Die Lehre Buddhas richte sich darauf, zu erlernen, mit den »Problemen in uns selbst umzugehen, um unser Leben besser zu managen«. Dies beinhalte auch, anzuerkennen, dass »wir nicht wissen können, was im nächsten Moment geschieht«. Wer diese Tatsache annehme, beweise »hohe Lebenskunst« und könne ein glückliches Leben führen.
Han Shan rät dazu, sich weniger von den eigenen Vorstellungen und Gedanken abhängig zu machen, sondern »im Moment zu sein«. »Wenn wir etwas aufmerksam machen, machen wir es gut«, lautet seine zentrale These. Aus diesem Grund sei es wichtig, mit der Vipassana-Meditation die »Aufmerksamkeit in uns« zu schärfen.
Han Shan beschreibt, dass jeder Mensch ein eigenes Energiefeld besitzt, das durch den Kontakt zu anderen Menschen beeinflusst wird. Auch die negativen Energien, die von anderen Menschen ausgingen, könnten sich dabei im eigenen Energiefeld festsetzen. Deshalb fordere die Lehre Buddhas dazu auf, das eigene Wohlbefinden weniger von äußeren Umständen abhängig zu machen, da »man selbst keinen Einfluss darauf hat, was andere sagen oder tun«. Es ist nach seiner Überzeugung falsch, die negative Energie in seinem eigenem Energiefeld aufzunehmen, die beispielsweise von jemandem ausgeht, der einem ein Schimpfwort an den Kopf wirft. Derjenige, der schimpft, trägt den Ärger und die negative Energie bereits in sich selbst, dies könne nicht beeinflusst werden, sodass der Adressat der Beschimpfung nicht erst den Fehler machen sollte, in sich selbst Ärger aufkeimen zu lassen. Als Beispiel für die Übertragung positiver Energien nannte Han Shan den Vorgang des Gebens. Die Freude und somit die positive Energie, die der Gebende bewusst erlebe, übertrage sich ebenso auf den Empfänger der Gabe.

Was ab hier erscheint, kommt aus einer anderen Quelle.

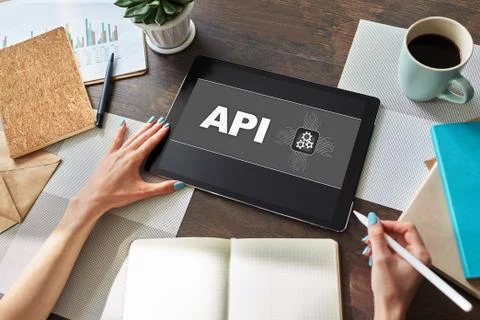 API application programming interface. Internet and technology concept. Stock-Fotos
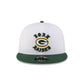 Born x Raised Green Bay Packers White 9FIFTY Snapback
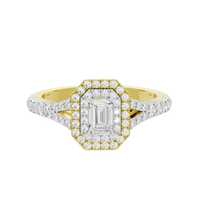 Bagutte Sun Helo 0.809 Carat Lab Grown Diamond Ring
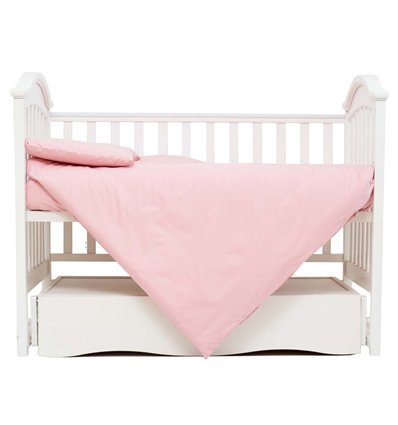 Сменная постель Twins Organic 3 ел. powder pink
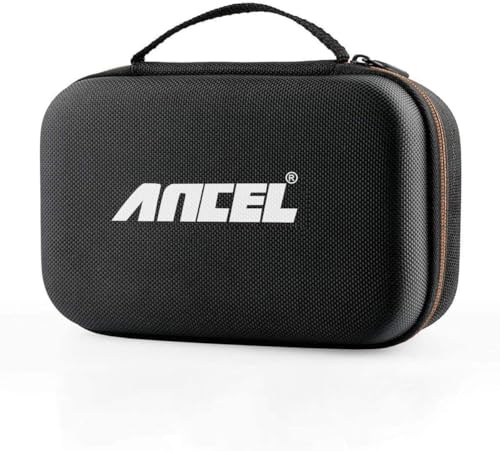 ANCEL Large Protective Case for OBD2 Scanner and Code Reader, Diagnostic Scan Tool Battery Tester, Storage Box (L) Compatible with ANCEL Products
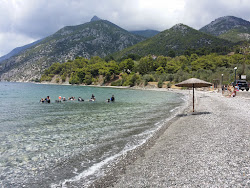 Foto von Thalasia beach mit lange, gerade küste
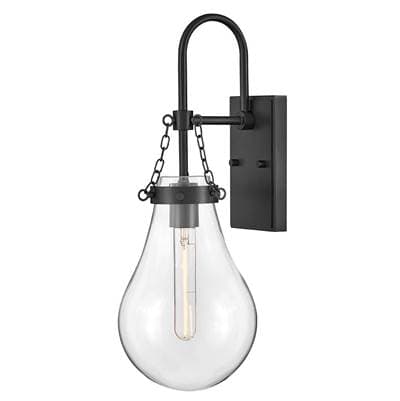 Hinkley Lighting Large Single Light Sconce - Black by Hinkley Lighting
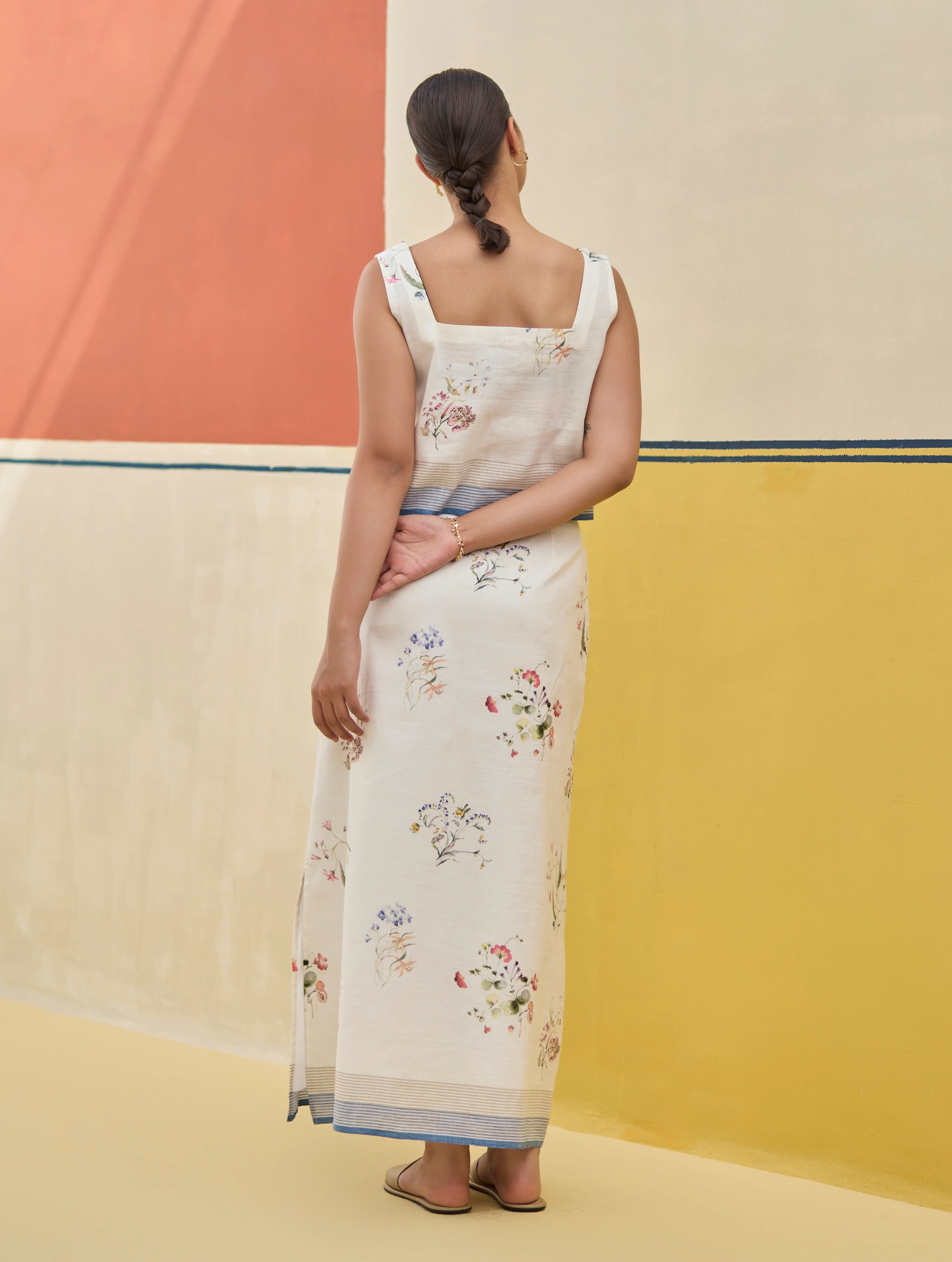 Leena Floral Co-ord Set
- Ivory - Image 4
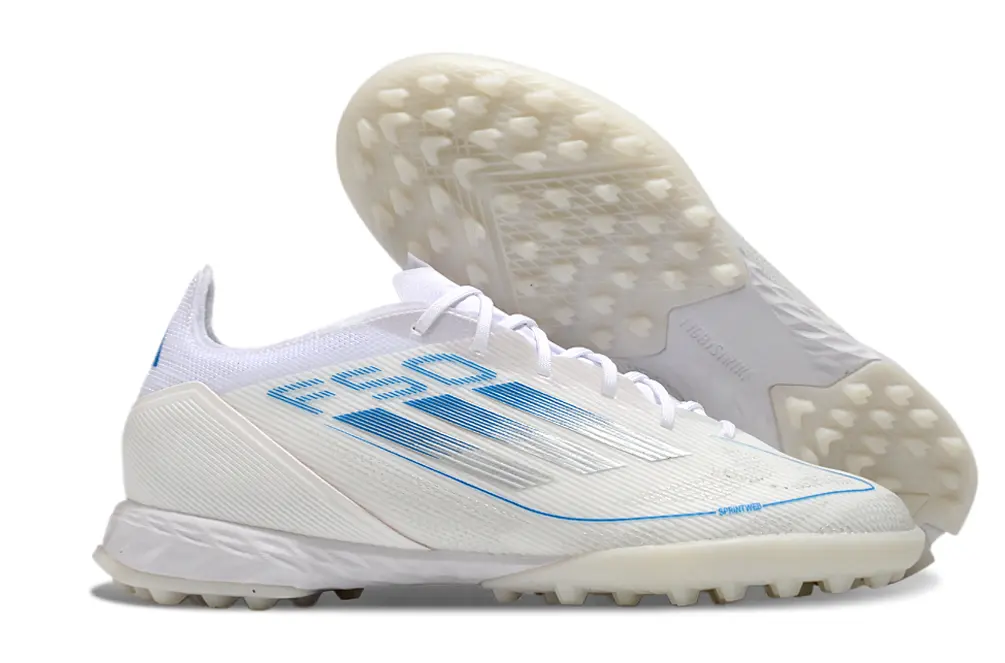Adidas F50 Pro TF - White/Ice Blue/Crystal White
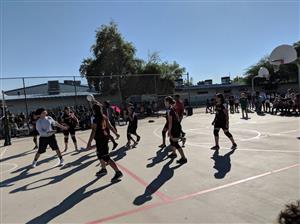 Staff v Students Volleyball Game 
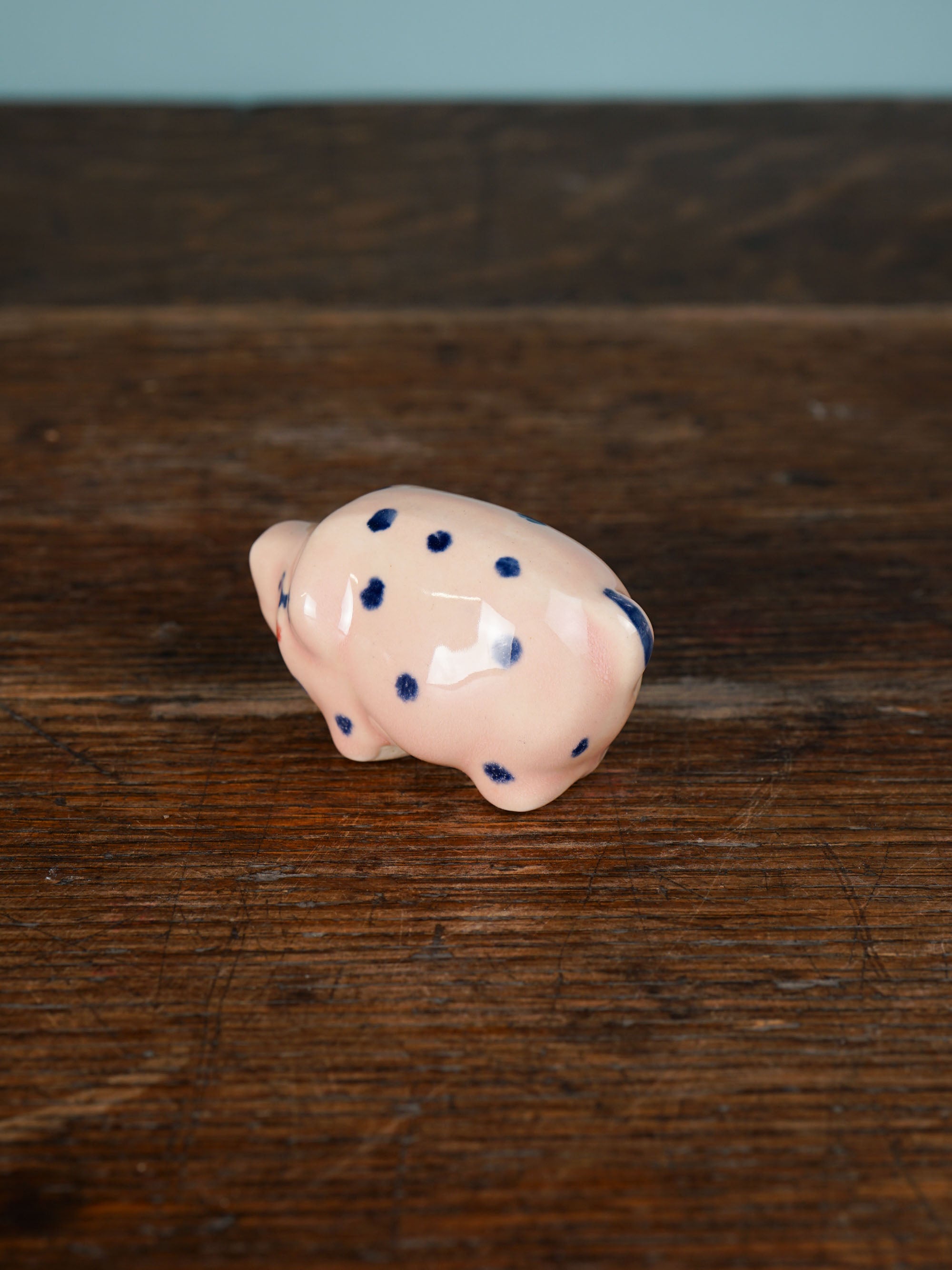 Pink Polka Dot Pig Crèche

Die Vipassana-Meditation schule die Aufmerksamkeit sowie das eigene Bewusstsein und fördere somit die Selbsterkenntnis. Um dies praktisch zu erleben, lud Meister Han Shan seine Gäste in einem zweiten Teil seines Vortrags dazu ein, gemeinsam an einer praktischen Übung teilzunehmen und die »vier Punkte der Aufmerksamkeit« kennen zu lernen.
Diese vier zentralen Elemente der Vipassana-Meditation betreffen den Körper, die Grundstimmung, die Gefühle und die Gedanken. Mit der Hilfe dieser vierstufigen Meditation gelinge es, das eigene Energiefeld auszugleichen, erläuterte Han Shan und unterstrich dabei, dass für diese Art der Meditation keine bestimmte Sitzposition vorgeschrieben sei, vielmehr könne auch im Liegen oder beim Laufen meditiert werden, solange es gelinge, die notwendige Konzentration aufzubringen.